(Directive):
Reproduce all of the records below word for word, leaving out the pictures.

[Questions on pictured scenes]
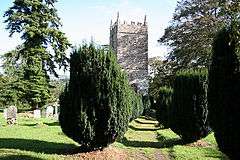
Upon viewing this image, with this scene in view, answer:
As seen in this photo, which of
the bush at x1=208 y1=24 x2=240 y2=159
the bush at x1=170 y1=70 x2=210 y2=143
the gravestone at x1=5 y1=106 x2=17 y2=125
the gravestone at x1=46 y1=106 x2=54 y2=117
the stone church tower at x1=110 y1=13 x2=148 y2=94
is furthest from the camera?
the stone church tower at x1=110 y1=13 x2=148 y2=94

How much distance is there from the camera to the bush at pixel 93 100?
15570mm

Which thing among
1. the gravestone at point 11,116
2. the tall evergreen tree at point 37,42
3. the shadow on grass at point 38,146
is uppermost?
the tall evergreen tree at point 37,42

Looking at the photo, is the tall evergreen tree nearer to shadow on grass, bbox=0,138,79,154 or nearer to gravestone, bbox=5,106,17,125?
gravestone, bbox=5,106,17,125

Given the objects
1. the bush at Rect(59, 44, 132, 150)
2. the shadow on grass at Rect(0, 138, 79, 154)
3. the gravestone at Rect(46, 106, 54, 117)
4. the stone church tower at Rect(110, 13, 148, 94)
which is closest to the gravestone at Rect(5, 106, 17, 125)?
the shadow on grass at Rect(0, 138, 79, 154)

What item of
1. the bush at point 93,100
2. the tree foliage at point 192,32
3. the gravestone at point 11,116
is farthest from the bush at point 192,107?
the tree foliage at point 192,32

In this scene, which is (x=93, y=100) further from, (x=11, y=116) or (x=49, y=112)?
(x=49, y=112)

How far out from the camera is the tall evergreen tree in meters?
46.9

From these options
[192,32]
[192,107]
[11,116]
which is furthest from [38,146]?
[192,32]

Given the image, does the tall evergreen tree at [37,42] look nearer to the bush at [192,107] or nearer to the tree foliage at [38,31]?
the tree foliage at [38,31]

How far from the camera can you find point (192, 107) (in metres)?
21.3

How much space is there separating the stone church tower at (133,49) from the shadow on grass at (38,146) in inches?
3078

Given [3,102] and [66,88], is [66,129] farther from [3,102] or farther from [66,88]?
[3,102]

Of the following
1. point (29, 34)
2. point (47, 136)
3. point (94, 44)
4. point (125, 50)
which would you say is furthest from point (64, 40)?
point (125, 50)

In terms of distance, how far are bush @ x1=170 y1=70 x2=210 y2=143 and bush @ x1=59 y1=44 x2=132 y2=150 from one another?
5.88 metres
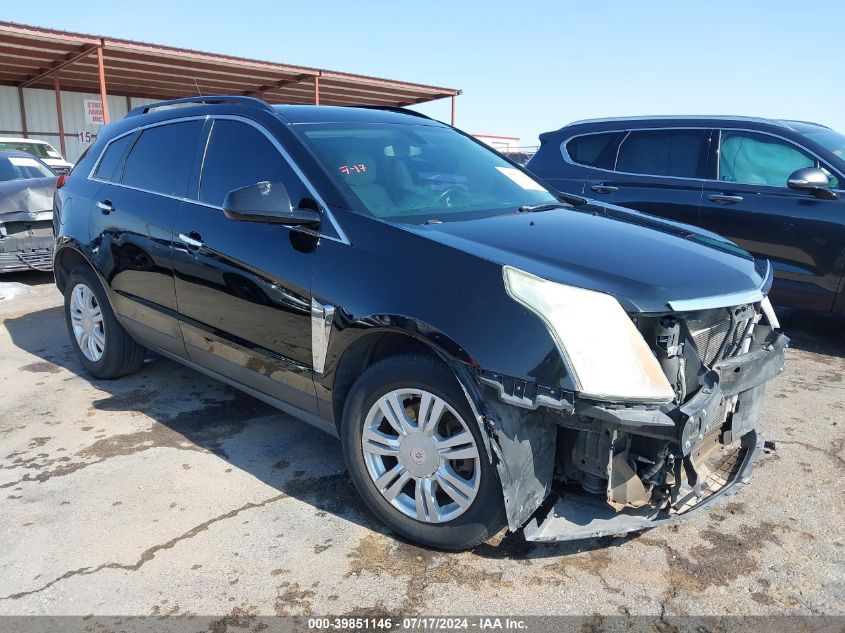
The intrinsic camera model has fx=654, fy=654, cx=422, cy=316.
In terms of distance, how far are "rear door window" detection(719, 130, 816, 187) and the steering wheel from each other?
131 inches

(Solution below):
Upon viewing this image, with this scene in view, answer:
As seen in this photo, which of
the bush at x1=208 y1=24 x2=240 y2=159
the bush at x1=170 y1=70 x2=210 y2=143
the gravestone at x1=5 y1=106 x2=17 y2=125
the gravestone at x1=46 y1=106 x2=54 y2=117
the stone church tower at x1=110 y1=13 x2=148 y2=94
is furthest from the camera?
the stone church tower at x1=110 y1=13 x2=148 y2=94

How much distance is there from the camera to the bush at pixel 93 100?
15570mm

Which thing among
1. the gravestone at point 11,116
2. the tall evergreen tree at point 37,42
3. the shadow on grass at point 38,146
is uppermost?
the tall evergreen tree at point 37,42

Looking at the photo, is the tall evergreen tree nearer to shadow on grass, bbox=0,138,79,154 or nearer to gravestone, bbox=5,106,17,125?
gravestone, bbox=5,106,17,125

Given the objects
1. the bush at Rect(59, 44, 132, 150)
2. the shadow on grass at Rect(0, 138, 79, 154)
3. the gravestone at Rect(46, 106, 54, 117)
4. the stone church tower at Rect(110, 13, 148, 94)
which is closest to the gravestone at Rect(5, 106, 17, 125)?
the shadow on grass at Rect(0, 138, 79, 154)

What item of
1. the bush at point 93,100
2. the tree foliage at point 192,32
3. the gravestone at point 11,116
is farthest from the bush at point 192,107?
the tree foliage at point 192,32

In this scene, which is (x=93, y=100) further from, (x=11, y=116) or (x=49, y=112)?
(x=49, y=112)

How far out from the camera is the tall evergreen tree in meters?
46.9

From these options
[192,32]
[192,107]
[11,116]
which is furthest from [38,146]?
[192,32]

Given the image, does the tall evergreen tree at [37,42] look nearer to the bush at [192,107] or nearer to the tree foliage at [38,31]?
the tree foliage at [38,31]

How far from the camera can you find point (192, 107) (in metres)?
21.3

How much space is there separating the stone church tower at (133,49) from the shadow on grass at (38,146) in inches?
3078

Given [3,102] and [66,88], is [66,129] farther from [3,102] or farther from [66,88]?
[3,102]

Of the following
1. point (29, 34)
2. point (47, 136)
3. point (94, 44)
4. point (125, 50)
which would you say is furthest from point (64, 40)?
point (125, 50)

In terms of distance, how far are bush @ x1=170 y1=70 x2=210 y2=143 and bush @ x1=59 y1=44 x2=132 y2=150 from one another?
5.88 metres
The intrinsic camera model has fx=654, fy=654, cx=422, cy=316.
In terms of distance, how far are "rear door window" detection(719, 130, 816, 187) and the steering wheel from each other?
131 inches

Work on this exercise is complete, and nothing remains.